■ Extract to read ■
Reduced Power Loss in Electronic Ballasts

Abstract

An electronic ballast is disclosed, in particular for operation of gas-discharge lamps, in which a further power semiconductor is provided in addition to the conventional power semiconductor, and provides the power required for steady-state operation. This avoids the high-power MOSFET transistors, whose power losses are high, also being used for steady-state operation.

Description

TECHNICAL FIELD

The present invention relates to an electronic ballast having a first power semiconductor, in particular a MOSFET, whose power is dimensioned with respect to a start-up power.

PRIOR ART

Electronic ballasts are used, in particular, in lamps to ensure that a low-frequency mains voltage is first of all rectified and is then converted into a high-frequency square-wave voltage using a high-frequency alternating rectifier. As a result, the efficiency of the lamps is increased and a longer service life is achieved, for example.

Discharge lamps, in particular, such as fluorescent tubes or energy-saving lamps, must be operated with ballasts in order to limit the current. In this case, the lamp must be started with a high voltage, for which purpose the electronic ballast must provide a high so-called start-up power. Depending on the type of lamp, this start-up power may be a few hundred volts to several kV. During steady-state operation—that is to say after the gas discharge has been started—the current can be reduced again since a low voltage is sufficient for operating the discharge lamp.

A power semiconductor whose dimensions must be matched to the required start-up power is responsible for providing the voltage in the ballast. Therefore, use is usually made of powerful MOSFET transistors which, however, have a high power loss when the lamp changes to steady-state operation.

SUMMARY OF THE INVENTION

Therefore, the object of the present invention is to provide an electronic ballast whose efficiency is improved in comparison with conventional solutions.

This object is achieved by means of an electronic ballast having a first power semiconductor, in particular a MOSFET, whose power is dimensioned with respect to a start-up power, the electronic ballast comprising at least one second power semiconductor.

This makes it possible to use both power semiconductors in the start-up phase—that is to say during starting, which makes it possible to provide a very high start-up power, whereas the first power semiconductor is deactivated during steady-state operation and only the second power semiconductor provides the steady-state power. This allows the use of power semiconductors with smaller dimensions, thus resulting in distinct power savings, which in turn improves the overall efficiency of the system.

■ Extracted data ■
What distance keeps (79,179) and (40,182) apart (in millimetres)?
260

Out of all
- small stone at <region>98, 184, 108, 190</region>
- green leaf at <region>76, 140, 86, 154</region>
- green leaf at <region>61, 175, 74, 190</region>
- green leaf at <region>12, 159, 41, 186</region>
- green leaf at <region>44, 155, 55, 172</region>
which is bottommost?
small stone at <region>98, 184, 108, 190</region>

■ Challenges ■
A – Present the rows that follow the ballast text as a numbered list, without the blank lines.
B – Write what comes next in the text on electronic ballasts, starting after its last sentence.

■ Outputs by task ■
A –
1. What distance keeps (79,179) and (40,182) apart (in millimetres)?
2. 260
3. Out of all
4. - small stone at <region>98, 184, 108, 190</region>
5. - green leaf at <region>76, 140, 86, 154</region>
6. - green leaf at <region>61, 175, 74, 190</region>
7. - green leaf at <region>12, 159, 41, 186</region>
8. - green leaf at <region>44, 155, 55, 172</region>
9. which is bottommost?
10. small stone at <region>98, 184, 108, 190</region>

B –
In addition, the use of power semiconductors with smaller dimensions eliminates the problem of the very high driver powers, which would be required when using only one power semiconductor, negating the advantage of the high switching frequencies since they impair efficiency. However, special power semiconductors which are highly suitable for very high frequencies are very expensive, which in turn has an adverse effect on the production costs. In addition, smaller power semiconductors have the advantage that the physical size of the housings in which they are fitted can be smaller.

One exemplary embodiment in which the power semiconductors have different dimensions is particularly advantageous. In particular, it is advantageous to use a second power semiconductor whose power is considerably lower than the power of the first power semiconductor for steady-state operation.

If it is assumed that only approximately ⅓ of the start-up power is required during steady-state operation, the power of the second power semiconductor can also be only ⅓ of the power of the first power semiconductor, for example.

Another preferred exemplary embodiment provides a control unit which controls the activation and deactivation of the power semiconductors. In addition, if the power semiconductors are arranged in a parallel manner with respect to one another, the driving operation may involve driving a switch, for example an interrupter contact, which deactivates the first power semiconductor, with the result that only the second power semiconductor provides the power.

Further advantages and preferred embodiments are defined in the subclaims.

BRIEF DESCRIPTION OF THE DRAWINGS

The invention is explained in more detail below using drawings. However, the exemplary drawings are not intended to be used in this case to restrict the present invention to the exemplary embodiments illustrated.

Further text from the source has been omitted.